## Document text
Exactly the same for me, but we were just watching with my class. I'll never forget my teaching just repeating "Oh my god, oh my god!"

Gort
01-28-2011, 12:27 PM
i was asleep. i had just worked the 3AM-6AM slot on my college's radio station and getting caught up on some z's. after i awoke, a friend of mine stopped by that afternoon and starting talking about it as if i must have already known about it. i didn't. he had to tell me. one of the astronauts was an alum from that school too, so it was a big deal there.

Pick Six
01-28-2011, 12:29 PM
I was a high school sophomore, and I was in the school library. They brought in a TV to watch the coverage. Those images will stay with me, forever. I had the same feeling during the Challenger disaster that I had for 9/11...:'(

Durango
01-28-2011, 12:35 PM
Sitting in a forestry class at CSU. A large class with stadium seating. A girl in front of me started crying and pretty soon the buzz in the room nearly drowned out the lecturer. Finally, a student just stood up and said the space shuttle had exploded after launch and all the crew had apparently been killed.

The professor became angry at the interruption, but he couldn't stop people from talking, so he cancelled class and stomped away from his lecture podium.

The next day, he sarcastically asked if everyone had worked through their emotions. Quite a few people became very angry at that and about half the students dropped the class, leaving about 30 people in a room that seated well over a hundred to finish the semester.

Pick Six
01-28-2011, 12:39 PM
Sitting in a forestry class at CSU. A large class with stadium seating. A girl in front of me started crying and pretty soon the buzz in the room nearly drowned out the lecturer. Finally, a student just stood up and said the space shuttle had exploded after launch and all the crew had apparently been killed.

The professor became angry at the interruption, but he couldn't stop people from talking, so he cancelled class and stomped away from his lecture podium.

The next day, he sarcastically asked if everyone had worked through their emotions. Quite a few people became very angry at that and about half the students dropped the class, leaving about 30 people in a room that seated well over a hundred to finish the semester.

## Required actions
1. In the forum thread about the Challenger disaster, why was the news a big deal at Gort's college?
2. List every distinct username that appears as a post header in the forum thread about the Challenger disaster.

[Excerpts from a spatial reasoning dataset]
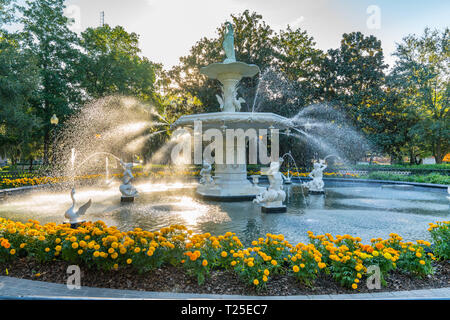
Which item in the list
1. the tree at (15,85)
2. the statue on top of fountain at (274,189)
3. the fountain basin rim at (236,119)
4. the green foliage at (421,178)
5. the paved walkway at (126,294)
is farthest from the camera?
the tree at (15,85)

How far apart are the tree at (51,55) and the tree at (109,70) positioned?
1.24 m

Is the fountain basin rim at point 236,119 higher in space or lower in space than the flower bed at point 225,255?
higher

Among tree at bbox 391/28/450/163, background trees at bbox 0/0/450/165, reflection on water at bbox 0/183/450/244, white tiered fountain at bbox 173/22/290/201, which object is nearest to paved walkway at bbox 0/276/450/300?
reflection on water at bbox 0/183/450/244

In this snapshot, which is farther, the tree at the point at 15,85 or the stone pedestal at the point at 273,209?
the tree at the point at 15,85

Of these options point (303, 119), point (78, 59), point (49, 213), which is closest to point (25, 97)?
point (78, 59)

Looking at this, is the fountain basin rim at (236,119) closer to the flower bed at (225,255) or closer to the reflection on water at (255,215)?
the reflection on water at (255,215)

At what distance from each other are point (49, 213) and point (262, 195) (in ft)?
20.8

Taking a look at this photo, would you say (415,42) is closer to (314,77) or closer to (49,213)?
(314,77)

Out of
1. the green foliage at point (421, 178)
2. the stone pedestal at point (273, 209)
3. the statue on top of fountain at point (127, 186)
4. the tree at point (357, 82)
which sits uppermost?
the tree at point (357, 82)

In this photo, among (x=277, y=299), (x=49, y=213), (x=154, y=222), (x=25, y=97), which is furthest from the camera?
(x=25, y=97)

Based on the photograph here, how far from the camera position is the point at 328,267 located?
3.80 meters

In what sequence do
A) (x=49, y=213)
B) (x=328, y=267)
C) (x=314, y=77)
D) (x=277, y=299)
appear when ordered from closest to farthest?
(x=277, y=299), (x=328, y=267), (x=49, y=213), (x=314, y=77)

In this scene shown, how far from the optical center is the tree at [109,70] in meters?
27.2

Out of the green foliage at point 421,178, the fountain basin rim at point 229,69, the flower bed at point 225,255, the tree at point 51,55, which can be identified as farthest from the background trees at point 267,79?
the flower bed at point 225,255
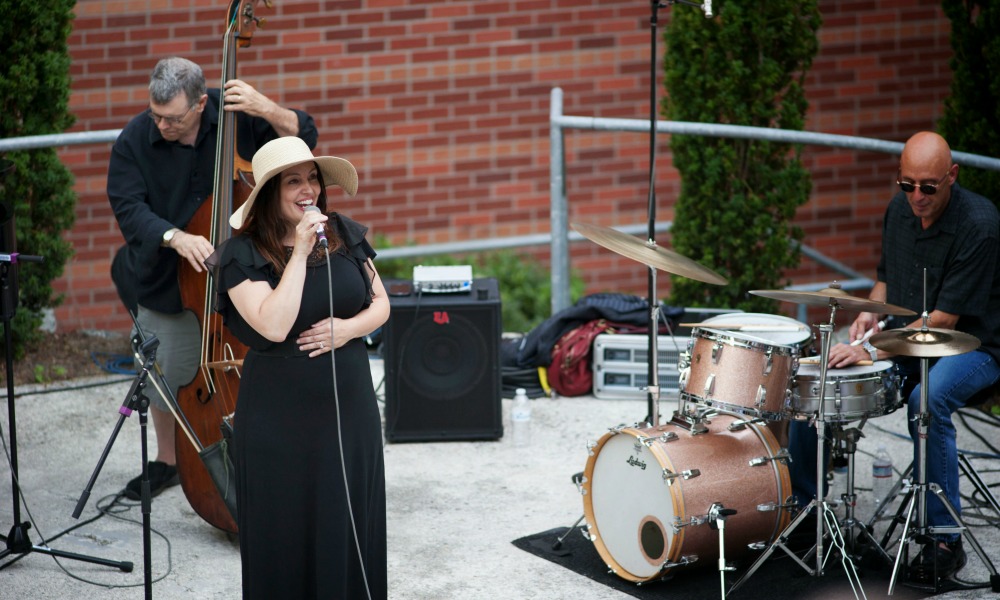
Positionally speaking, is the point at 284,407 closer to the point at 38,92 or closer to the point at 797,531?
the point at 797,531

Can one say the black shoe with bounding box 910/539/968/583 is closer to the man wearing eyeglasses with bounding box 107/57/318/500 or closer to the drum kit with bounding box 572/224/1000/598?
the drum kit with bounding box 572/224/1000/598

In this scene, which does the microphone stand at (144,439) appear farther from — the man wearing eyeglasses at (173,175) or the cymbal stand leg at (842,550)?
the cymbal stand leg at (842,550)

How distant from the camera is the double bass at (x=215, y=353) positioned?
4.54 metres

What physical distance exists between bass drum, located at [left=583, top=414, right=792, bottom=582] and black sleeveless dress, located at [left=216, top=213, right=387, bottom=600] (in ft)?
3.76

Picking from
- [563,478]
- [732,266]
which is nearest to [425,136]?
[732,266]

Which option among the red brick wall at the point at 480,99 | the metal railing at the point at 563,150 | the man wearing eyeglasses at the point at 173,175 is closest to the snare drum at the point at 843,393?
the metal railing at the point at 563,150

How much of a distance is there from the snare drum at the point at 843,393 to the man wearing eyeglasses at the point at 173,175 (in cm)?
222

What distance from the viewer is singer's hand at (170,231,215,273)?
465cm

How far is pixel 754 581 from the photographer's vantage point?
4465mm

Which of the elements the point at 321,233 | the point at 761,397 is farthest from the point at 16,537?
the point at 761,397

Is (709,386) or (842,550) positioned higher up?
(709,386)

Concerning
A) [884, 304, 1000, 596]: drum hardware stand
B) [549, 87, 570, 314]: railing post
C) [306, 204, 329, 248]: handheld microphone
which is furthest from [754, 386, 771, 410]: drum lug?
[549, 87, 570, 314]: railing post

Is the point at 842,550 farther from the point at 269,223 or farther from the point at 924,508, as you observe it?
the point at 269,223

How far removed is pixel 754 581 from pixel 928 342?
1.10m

## Answers by task
1. One of the astronauts was an alumnus of that school.

2. Gort, Pick Six, Durango